Sehn Sie, ich bin wirklich ein Komödiant geworden, mir unter den Händen geworden: da hab' ich eine Scene bereitet wie Einer, und die Gewohnheit straft mich schon in diesem Augenblicke. Ich bin nun einmal wirklich der Herr Schaller geworden, der ich nur einige Zeit zum Scherz sein wollte. Hier dieses Gut zu verwalten, ist gar nichts mehr für mich, ich fühl' es deutlich in diesem Augenblicke, es ist mir unbequem nicht mehr Schaller genannt zu werden, was soll mit meinem Bruder geschehen, der nichts anders thun kann, als seinen Bauern befehlen? Da haben Sie die Nemesis des Glücks, was dem auf der Stelle entweicht, der es definiren will; ich werde unruhig, was ich seit Jahren nicht gewesen bin, und muß mich beeilen, aus dieser Lage wieder heraus zu kommen.
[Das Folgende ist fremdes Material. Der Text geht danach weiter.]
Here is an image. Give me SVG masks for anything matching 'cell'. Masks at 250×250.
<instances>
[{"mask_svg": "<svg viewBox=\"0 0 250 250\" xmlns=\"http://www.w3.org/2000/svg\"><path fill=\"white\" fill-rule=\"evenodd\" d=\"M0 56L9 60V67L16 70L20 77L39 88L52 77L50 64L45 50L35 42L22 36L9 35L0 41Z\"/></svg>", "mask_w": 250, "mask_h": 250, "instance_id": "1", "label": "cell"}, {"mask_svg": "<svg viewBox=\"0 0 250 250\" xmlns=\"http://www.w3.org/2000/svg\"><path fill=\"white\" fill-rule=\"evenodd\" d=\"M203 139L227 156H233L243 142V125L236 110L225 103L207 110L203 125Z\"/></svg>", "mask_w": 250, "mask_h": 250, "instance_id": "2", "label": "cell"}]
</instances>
Schon gestern begann es: ich trieb Sie selbst zum Abenteuer mit der gesuchten Toni, ehe ich wußte, wer sie sei. Als ich meine Nichte in ihr fand, ein verwandtschaftliches Wesen, was mir blos durch Tradition und Einbildung darum näher stand, die mir nach meinen theoretischen Begriffen durchaus fremd sein mußte, sehen Sie, als ich das wußte, war ich plötzlich der beste Familienpedant, ich wollte Eure ordentliche Liebschaft durchaus zerstören, ich schoß heute Nacht zum Fenster hinaus, um das Haus aufzuregen, weil ich wußte, daß Sie zu ihr geschlichen seien. –
Sie?
Ja, ich, und ich rathe Ihnen jetzt noch ernstlich, allen Umgang mit ihr abzubrechen, weil das Mädchen gar nicht für Sie paßt, überhaupt kaum für einen Mann paßt; ich glaube bestimmt, sie wird eine alte Jungfer werden.
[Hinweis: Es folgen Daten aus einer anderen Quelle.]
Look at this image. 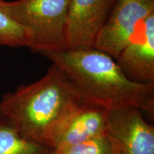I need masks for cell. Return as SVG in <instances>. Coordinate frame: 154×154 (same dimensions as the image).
<instances>
[{
	"label": "cell",
	"instance_id": "5",
	"mask_svg": "<svg viewBox=\"0 0 154 154\" xmlns=\"http://www.w3.org/2000/svg\"><path fill=\"white\" fill-rule=\"evenodd\" d=\"M140 111L131 106L108 109V134L121 154H154V127Z\"/></svg>",
	"mask_w": 154,
	"mask_h": 154
},
{
	"label": "cell",
	"instance_id": "1",
	"mask_svg": "<svg viewBox=\"0 0 154 154\" xmlns=\"http://www.w3.org/2000/svg\"><path fill=\"white\" fill-rule=\"evenodd\" d=\"M82 103L68 77L52 63L41 79L2 96L0 121L26 139L47 147L58 129Z\"/></svg>",
	"mask_w": 154,
	"mask_h": 154
},
{
	"label": "cell",
	"instance_id": "8",
	"mask_svg": "<svg viewBox=\"0 0 154 154\" xmlns=\"http://www.w3.org/2000/svg\"><path fill=\"white\" fill-rule=\"evenodd\" d=\"M108 109L83 102L50 140L47 147L57 150L108 134Z\"/></svg>",
	"mask_w": 154,
	"mask_h": 154
},
{
	"label": "cell",
	"instance_id": "4",
	"mask_svg": "<svg viewBox=\"0 0 154 154\" xmlns=\"http://www.w3.org/2000/svg\"><path fill=\"white\" fill-rule=\"evenodd\" d=\"M152 13H154V0H116L94 48L116 60L138 26Z\"/></svg>",
	"mask_w": 154,
	"mask_h": 154
},
{
	"label": "cell",
	"instance_id": "2",
	"mask_svg": "<svg viewBox=\"0 0 154 154\" xmlns=\"http://www.w3.org/2000/svg\"><path fill=\"white\" fill-rule=\"evenodd\" d=\"M66 74L83 102L106 109L136 106L154 113V84L127 78L110 55L95 48L44 53Z\"/></svg>",
	"mask_w": 154,
	"mask_h": 154
},
{
	"label": "cell",
	"instance_id": "7",
	"mask_svg": "<svg viewBox=\"0 0 154 154\" xmlns=\"http://www.w3.org/2000/svg\"><path fill=\"white\" fill-rule=\"evenodd\" d=\"M116 61L129 80L154 84V13L140 24Z\"/></svg>",
	"mask_w": 154,
	"mask_h": 154
},
{
	"label": "cell",
	"instance_id": "3",
	"mask_svg": "<svg viewBox=\"0 0 154 154\" xmlns=\"http://www.w3.org/2000/svg\"><path fill=\"white\" fill-rule=\"evenodd\" d=\"M71 0L4 2L6 11L27 36V47L42 54L67 47V18Z\"/></svg>",
	"mask_w": 154,
	"mask_h": 154
},
{
	"label": "cell",
	"instance_id": "11",
	"mask_svg": "<svg viewBox=\"0 0 154 154\" xmlns=\"http://www.w3.org/2000/svg\"><path fill=\"white\" fill-rule=\"evenodd\" d=\"M0 0V46L27 47L28 38L22 26L10 17Z\"/></svg>",
	"mask_w": 154,
	"mask_h": 154
},
{
	"label": "cell",
	"instance_id": "9",
	"mask_svg": "<svg viewBox=\"0 0 154 154\" xmlns=\"http://www.w3.org/2000/svg\"><path fill=\"white\" fill-rule=\"evenodd\" d=\"M47 146L26 139L14 128L0 121V154H51Z\"/></svg>",
	"mask_w": 154,
	"mask_h": 154
},
{
	"label": "cell",
	"instance_id": "6",
	"mask_svg": "<svg viewBox=\"0 0 154 154\" xmlns=\"http://www.w3.org/2000/svg\"><path fill=\"white\" fill-rule=\"evenodd\" d=\"M116 0H71L67 18L68 49L94 47Z\"/></svg>",
	"mask_w": 154,
	"mask_h": 154
},
{
	"label": "cell",
	"instance_id": "10",
	"mask_svg": "<svg viewBox=\"0 0 154 154\" xmlns=\"http://www.w3.org/2000/svg\"><path fill=\"white\" fill-rule=\"evenodd\" d=\"M51 154H121L116 141L109 134L75 145L52 150Z\"/></svg>",
	"mask_w": 154,
	"mask_h": 154
}]
</instances>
Blos darum paßt sie nicht für mich?
Brav gefragt, brav eingeworfen! ich halte mich selbst auf der Jagd, ob ich nicht blos darum gegen Euch bin, weil Sie nicht von Adel sind? Ist es nicht die höchste Ironie meines Lebens, daß mir so was passiren muß? Ja, wir wachsen im Herkommen auf, und wenn wir Zeit unsres Lebens mit Händen und Füßen dagegen stampfen, und das Herkommen hat ein ungeheures Recht, will sagen, es liegt ein außerordentliches Richtiges in ihm. Der Parvenü, welcher Minister wird vom Sohne eines Schusters, behält bis an seinen Tod etwas von Pech in einem Winkel seiner Gesinnung. Es ist ein gräulicher Gedanke zum Vergnügen für bornirte Aristokraten, aber ich mag ihn nicht verläugnen; die ersten Erziehungsjahre, in denen das Bewußtsein erwacht – und mit drei bis vier Jahren ist sich das Kind bewußt – sind unvertilgbar.
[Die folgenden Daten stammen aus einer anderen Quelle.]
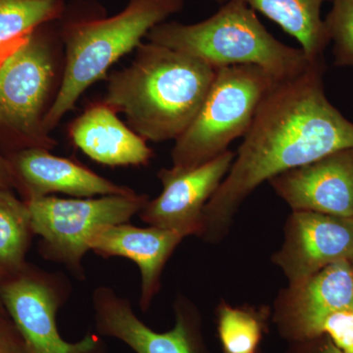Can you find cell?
<instances>
[{
  "label": "cell",
  "instance_id": "cell-1",
  "mask_svg": "<svg viewBox=\"0 0 353 353\" xmlns=\"http://www.w3.org/2000/svg\"><path fill=\"white\" fill-rule=\"evenodd\" d=\"M324 72V60H315L265 95L231 168L203 209L202 236L219 234L265 181L353 148V123L327 99Z\"/></svg>",
  "mask_w": 353,
  "mask_h": 353
},
{
  "label": "cell",
  "instance_id": "cell-21",
  "mask_svg": "<svg viewBox=\"0 0 353 353\" xmlns=\"http://www.w3.org/2000/svg\"><path fill=\"white\" fill-rule=\"evenodd\" d=\"M324 23L334 43V64L353 66V0H334Z\"/></svg>",
  "mask_w": 353,
  "mask_h": 353
},
{
  "label": "cell",
  "instance_id": "cell-19",
  "mask_svg": "<svg viewBox=\"0 0 353 353\" xmlns=\"http://www.w3.org/2000/svg\"><path fill=\"white\" fill-rule=\"evenodd\" d=\"M65 0H0V59L18 39L64 17Z\"/></svg>",
  "mask_w": 353,
  "mask_h": 353
},
{
  "label": "cell",
  "instance_id": "cell-4",
  "mask_svg": "<svg viewBox=\"0 0 353 353\" xmlns=\"http://www.w3.org/2000/svg\"><path fill=\"white\" fill-rule=\"evenodd\" d=\"M64 72L59 22L39 26L13 44L0 60V154L57 148L46 120Z\"/></svg>",
  "mask_w": 353,
  "mask_h": 353
},
{
  "label": "cell",
  "instance_id": "cell-24",
  "mask_svg": "<svg viewBox=\"0 0 353 353\" xmlns=\"http://www.w3.org/2000/svg\"><path fill=\"white\" fill-rule=\"evenodd\" d=\"M0 188L6 190H14L13 176L8 160L2 154H0Z\"/></svg>",
  "mask_w": 353,
  "mask_h": 353
},
{
  "label": "cell",
  "instance_id": "cell-25",
  "mask_svg": "<svg viewBox=\"0 0 353 353\" xmlns=\"http://www.w3.org/2000/svg\"><path fill=\"white\" fill-rule=\"evenodd\" d=\"M318 353H345L341 352L340 348L336 347V345H334L333 341L330 340V339H327V341L325 343H323L321 347H320L319 350H318Z\"/></svg>",
  "mask_w": 353,
  "mask_h": 353
},
{
  "label": "cell",
  "instance_id": "cell-8",
  "mask_svg": "<svg viewBox=\"0 0 353 353\" xmlns=\"http://www.w3.org/2000/svg\"><path fill=\"white\" fill-rule=\"evenodd\" d=\"M68 281L26 263L0 276V301L20 332L29 353H105L101 334L88 333L77 343L62 338L57 312L68 299Z\"/></svg>",
  "mask_w": 353,
  "mask_h": 353
},
{
  "label": "cell",
  "instance_id": "cell-22",
  "mask_svg": "<svg viewBox=\"0 0 353 353\" xmlns=\"http://www.w3.org/2000/svg\"><path fill=\"white\" fill-rule=\"evenodd\" d=\"M333 341L345 353H353V309L341 310L327 318L322 327V336Z\"/></svg>",
  "mask_w": 353,
  "mask_h": 353
},
{
  "label": "cell",
  "instance_id": "cell-16",
  "mask_svg": "<svg viewBox=\"0 0 353 353\" xmlns=\"http://www.w3.org/2000/svg\"><path fill=\"white\" fill-rule=\"evenodd\" d=\"M77 148L105 166H145L153 158L148 141L103 101L88 106L69 127Z\"/></svg>",
  "mask_w": 353,
  "mask_h": 353
},
{
  "label": "cell",
  "instance_id": "cell-7",
  "mask_svg": "<svg viewBox=\"0 0 353 353\" xmlns=\"http://www.w3.org/2000/svg\"><path fill=\"white\" fill-rule=\"evenodd\" d=\"M146 194L60 199L48 196L25 201L32 229L41 238L39 252L46 260L63 264L83 280V259L90 252V236L109 225L129 223L148 201Z\"/></svg>",
  "mask_w": 353,
  "mask_h": 353
},
{
  "label": "cell",
  "instance_id": "cell-5",
  "mask_svg": "<svg viewBox=\"0 0 353 353\" xmlns=\"http://www.w3.org/2000/svg\"><path fill=\"white\" fill-rule=\"evenodd\" d=\"M146 39L199 58L216 69L254 65L276 82L301 75L313 62L301 48H290L274 38L243 0H227L208 19L194 24L165 21L155 26Z\"/></svg>",
  "mask_w": 353,
  "mask_h": 353
},
{
  "label": "cell",
  "instance_id": "cell-26",
  "mask_svg": "<svg viewBox=\"0 0 353 353\" xmlns=\"http://www.w3.org/2000/svg\"><path fill=\"white\" fill-rule=\"evenodd\" d=\"M0 313H7L6 308H4L3 304L1 303V301H0Z\"/></svg>",
  "mask_w": 353,
  "mask_h": 353
},
{
  "label": "cell",
  "instance_id": "cell-6",
  "mask_svg": "<svg viewBox=\"0 0 353 353\" xmlns=\"http://www.w3.org/2000/svg\"><path fill=\"white\" fill-rule=\"evenodd\" d=\"M276 82L254 65H236L216 70L199 113L171 152L176 168H192L221 153L236 139L245 137L265 95Z\"/></svg>",
  "mask_w": 353,
  "mask_h": 353
},
{
  "label": "cell",
  "instance_id": "cell-20",
  "mask_svg": "<svg viewBox=\"0 0 353 353\" xmlns=\"http://www.w3.org/2000/svg\"><path fill=\"white\" fill-rule=\"evenodd\" d=\"M218 330L225 353H253L261 339L262 323L252 310L222 305Z\"/></svg>",
  "mask_w": 353,
  "mask_h": 353
},
{
  "label": "cell",
  "instance_id": "cell-9",
  "mask_svg": "<svg viewBox=\"0 0 353 353\" xmlns=\"http://www.w3.org/2000/svg\"><path fill=\"white\" fill-rule=\"evenodd\" d=\"M234 159L226 150L205 163L192 168H163L157 176L162 192L148 199L139 212V218L150 225L172 230L182 234L201 236L203 209L227 176Z\"/></svg>",
  "mask_w": 353,
  "mask_h": 353
},
{
  "label": "cell",
  "instance_id": "cell-3",
  "mask_svg": "<svg viewBox=\"0 0 353 353\" xmlns=\"http://www.w3.org/2000/svg\"><path fill=\"white\" fill-rule=\"evenodd\" d=\"M185 0H129L115 15L70 16L59 21L64 46L61 87L46 120L52 134L65 116L95 83L106 78L113 65L136 51L155 26L183 10Z\"/></svg>",
  "mask_w": 353,
  "mask_h": 353
},
{
  "label": "cell",
  "instance_id": "cell-15",
  "mask_svg": "<svg viewBox=\"0 0 353 353\" xmlns=\"http://www.w3.org/2000/svg\"><path fill=\"white\" fill-rule=\"evenodd\" d=\"M183 239L182 234L172 230L123 223L97 230L88 246L103 259L125 257L137 264L141 278L139 305L145 311L159 292L165 264Z\"/></svg>",
  "mask_w": 353,
  "mask_h": 353
},
{
  "label": "cell",
  "instance_id": "cell-2",
  "mask_svg": "<svg viewBox=\"0 0 353 353\" xmlns=\"http://www.w3.org/2000/svg\"><path fill=\"white\" fill-rule=\"evenodd\" d=\"M216 70L192 55L143 41L131 63L106 77L102 101L123 114L145 141H175L199 113Z\"/></svg>",
  "mask_w": 353,
  "mask_h": 353
},
{
  "label": "cell",
  "instance_id": "cell-23",
  "mask_svg": "<svg viewBox=\"0 0 353 353\" xmlns=\"http://www.w3.org/2000/svg\"><path fill=\"white\" fill-rule=\"evenodd\" d=\"M0 353H29L20 332L7 313H0Z\"/></svg>",
  "mask_w": 353,
  "mask_h": 353
},
{
  "label": "cell",
  "instance_id": "cell-14",
  "mask_svg": "<svg viewBox=\"0 0 353 353\" xmlns=\"http://www.w3.org/2000/svg\"><path fill=\"white\" fill-rule=\"evenodd\" d=\"M353 309V272L350 261H341L290 285L279 297L278 312L292 333L301 339L322 336L327 318Z\"/></svg>",
  "mask_w": 353,
  "mask_h": 353
},
{
  "label": "cell",
  "instance_id": "cell-13",
  "mask_svg": "<svg viewBox=\"0 0 353 353\" xmlns=\"http://www.w3.org/2000/svg\"><path fill=\"white\" fill-rule=\"evenodd\" d=\"M97 334L123 341L136 353H199L192 318L183 305L176 306L175 327L157 333L139 320L131 303L108 287L92 294Z\"/></svg>",
  "mask_w": 353,
  "mask_h": 353
},
{
  "label": "cell",
  "instance_id": "cell-27",
  "mask_svg": "<svg viewBox=\"0 0 353 353\" xmlns=\"http://www.w3.org/2000/svg\"><path fill=\"white\" fill-rule=\"evenodd\" d=\"M350 263H352V272H353V259H352V261H350Z\"/></svg>",
  "mask_w": 353,
  "mask_h": 353
},
{
  "label": "cell",
  "instance_id": "cell-17",
  "mask_svg": "<svg viewBox=\"0 0 353 353\" xmlns=\"http://www.w3.org/2000/svg\"><path fill=\"white\" fill-rule=\"evenodd\" d=\"M225 3L227 0H216ZM259 11L301 44L311 61L323 59V52L330 43L321 7L325 0H243Z\"/></svg>",
  "mask_w": 353,
  "mask_h": 353
},
{
  "label": "cell",
  "instance_id": "cell-18",
  "mask_svg": "<svg viewBox=\"0 0 353 353\" xmlns=\"http://www.w3.org/2000/svg\"><path fill=\"white\" fill-rule=\"evenodd\" d=\"M32 236L28 204L12 190L0 188V275L13 273L27 263Z\"/></svg>",
  "mask_w": 353,
  "mask_h": 353
},
{
  "label": "cell",
  "instance_id": "cell-10",
  "mask_svg": "<svg viewBox=\"0 0 353 353\" xmlns=\"http://www.w3.org/2000/svg\"><path fill=\"white\" fill-rule=\"evenodd\" d=\"M352 259L353 217L294 211L273 261L284 271L290 285H296L329 265Z\"/></svg>",
  "mask_w": 353,
  "mask_h": 353
},
{
  "label": "cell",
  "instance_id": "cell-11",
  "mask_svg": "<svg viewBox=\"0 0 353 353\" xmlns=\"http://www.w3.org/2000/svg\"><path fill=\"white\" fill-rule=\"evenodd\" d=\"M44 148H30L7 157L17 190L24 201L63 194L75 199L127 196L134 190L104 178L79 162L52 154Z\"/></svg>",
  "mask_w": 353,
  "mask_h": 353
},
{
  "label": "cell",
  "instance_id": "cell-12",
  "mask_svg": "<svg viewBox=\"0 0 353 353\" xmlns=\"http://www.w3.org/2000/svg\"><path fill=\"white\" fill-rule=\"evenodd\" d=\"M269 182L294 211L353 217V148L279 174Z\"/></svg>",
  "mask_w": 353,
  "mask_h": 353
}]
</instances>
Aber, lieber Gustav, dies bizarre Mädchen ist wirklich nicht zum Heurathen. –
Sehen Sie doch, wie schön, wie reizend, wie pikant –
Wer Pikantes heurathet, der läßt eine Rosenknospe länger ungebrochen, um länger eine Rosenknospe zu haben, über Nacht ist sie aufgeplatzt und die Knospe ist todt, das Pikante ist für das Jeweilige, für den Besuch, für Alles, was sich wieder trennen muß, nicht aber für das tägliche Zusammensein. Eine pikante Ehefrau muß ein göttliches Weib sein, oder sie wird eine Xantippe.
In diesem Augenblicke schlug Toni dem kleinen Aennchen eine Ohrfeige und verließ schnell den Saal.